Amazed and startled though he was, and handled with a roughness quite new to his experience, the mink was in no way daunted. Rather he was so boiling with rage that his wonted wariness forsook him completely. With a snarl that was almost a screech he sprang straight at the long, exposed, inviting throat of his adversary. Had those keen white fangs of his, still dripping with egg, reached their aim, the fight would have been over. His leap was swift, true, and deadly. But equally true, and more swift, was the counter-stroke. He was met, and stopped in mid-air, by a thrust of the bittern's bill, which, had he not twisted his head just in time, would have split his skull. As it was, it laid open one side of his snarling face, destroyed one eye, and brought him heavily to the ground. Even under this punishment, however, he would not acknowledge defeat. Springing aside, with a lightning zigzag movement to confuse the aim of that terrific bill, he darted low and made a leap at his antagonist's long, vulnerable legs. He missed only by a hair's breadth, as the bittern, keenly alive to the risk of such a manoeuvre, leapt nimbly aside and baulked him with a stiff wing-stroke. He seized the baffling wing and strove to pull his tall adversary down. But two great pinion feathers came away in his jaws, and the next moment he got another terrible, driving stab from the dagger beak, well forward on the flank. It was a slanting thrust, or it would have pierced his lungs; but it nearly knocked the wind out of him, and ploughed a deep red gash in his glossy coat.

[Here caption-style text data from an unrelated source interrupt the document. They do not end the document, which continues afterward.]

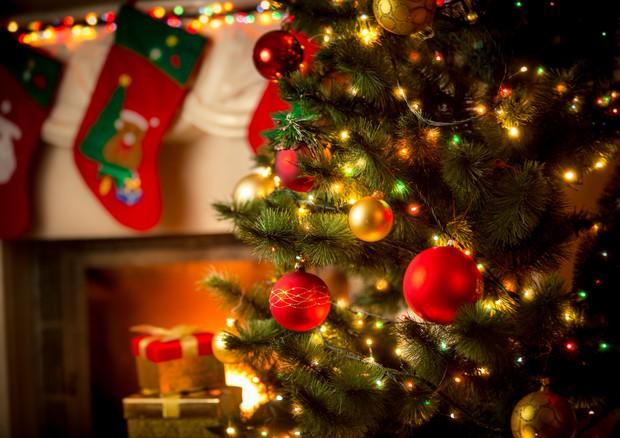 A Natale rischio depressione e stress 'felicità obbligata' © Ansa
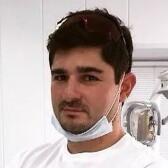 Бриньковский Петр Валерьевич, стоматолог-терапевт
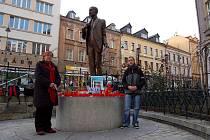 ŘEDITELKA ZÁKLADNÍ ŠKOLY JITKA RUDOLFOVÁ (na snímku vlevo) se rozhodla uctít památku exprezidenta Václava Havla i v Karlových Varech.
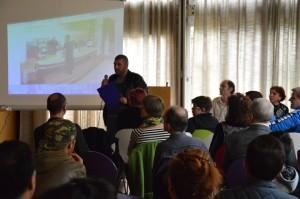 Talkrunde: Bericht und Bilder aus dem Flüchtlingsheim, vorgetragen von Human Rasch als Übersetzer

Screeching furiously, he doubled on himself like a snake to meet this attack. But at the same moment he cringed under another excruciating stab, this time in the haunch; and looking up, he saw himself enveloped in a cloud of blinding wings. The hen bittern had arrived to join in the defence of her nest.

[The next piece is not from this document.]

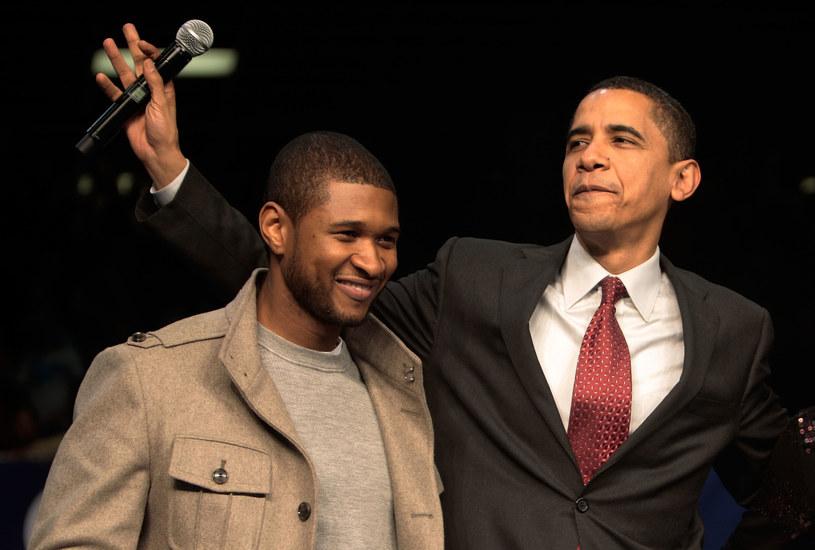 """Usher, który odwiedził amerykańską parę prezydencką, pewnie nie spodziewał się takiego zachowania z ich strony. Barack i Michelle Obama przywitali rapera małą babeczką ze świeczką oraz zaśpiewali mu urodzinowe """"Happy Birthday""""."""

Now, bloodthirsty and merciless marauder though he was, the mink's courage was a thing beyond dispute; and terribly though the fight had so far gone against him, with a single foe to confront he would probably have held on to the death. But for all his fury he was not quite mad; and this reinforcement of the enemy was too much for him. Suddenly straightening himself out long and small like an eel, he slipped from under the terrifying storm of wings and stabs, and made off through the grass at the best speed that in all his swift career he had ever attained. He made for the water, which he felt would be his safest refuge. The angry bitterns were after him on the instant, flying as low as possible and stabbing down at him through the grass-stems. But his cunning and slippery zigzags enabled him to dodge most of their thrusts; and in their eagerness they got in each other's way--which probably saved him his bare life. At length, streaming with blood, and leaving behind him a red trail to proclaim his discomfiture to the mice, he reached the water, and dived in. Without daring to come to the surface he swam across the channel--here about two score paces in width--and cautiously raised his head behind a screen of over-hanging weeds. He saw his two pursuers standing, motionless and erect, on the opposite bank, watching with fierce eyes for him to reappear. He decided not to reappear. Submerging himself again, he swam on down stream till he had rounded a sharp bend of the channel. When he thought it prudent to show himself once more, he was sheltered from those avenging eyes by a dense screen of alder and willows. These bushes were full of nesting red-wings, who chattered at him angrily. He paid no heed to their scolding, but hurried through the thicket, and on down the bank till he found an ancient musk-rat hole. Into this he crept eagerly, and lay down in the grateful dark to nurse his wounds and his humiliation.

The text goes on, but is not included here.